▶ _Document excerpt_:
JavaFoil presents itself in a single window or in a single applet area in your browser. It contains a row of tabs on top and a card area below. Each tab shows its associated card which contains input and output elements for a certain topic.
The cards are divided in topics like Geometry, Modify, Velocity, Flow Field, Boundary Layer, Polars and Options. Most of these cards have a button bar at the bottom, which contains command buttons acting on this specific card. Depending on the security settings of your Java system, some of these buttons may be inactive (see Applet or Application). Each card is described in more detail in the following sections. Some cards have a "Tear Off" button, which pulls the card from the card stack and shows it in a window of its own so that you can access it while working on another card. When you close the card window, it will be put back onto the card stack.
In JavaFoil you work with a single "virtual" working airfoil. This means, that you have one airfoil, which can be designed, analyzed, modified and analyzed again an so forth. All modifications like flap deflection, importing a new blade geometry will alter this virtual airfoil. You might want to save intermediate airfoils.

▶ _Given information_:
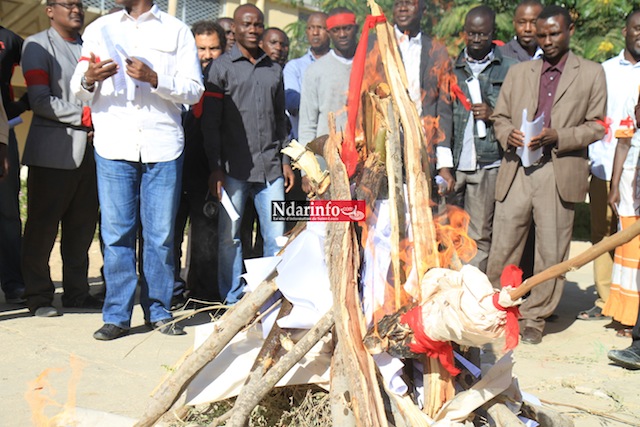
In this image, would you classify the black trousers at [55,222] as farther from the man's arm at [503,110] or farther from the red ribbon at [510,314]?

▶ _Work to do_: In the JavaFoil interface description, what happens to a torn-off card when its window is closed?

▶ _Worked answer_: It is put back onto the card stack.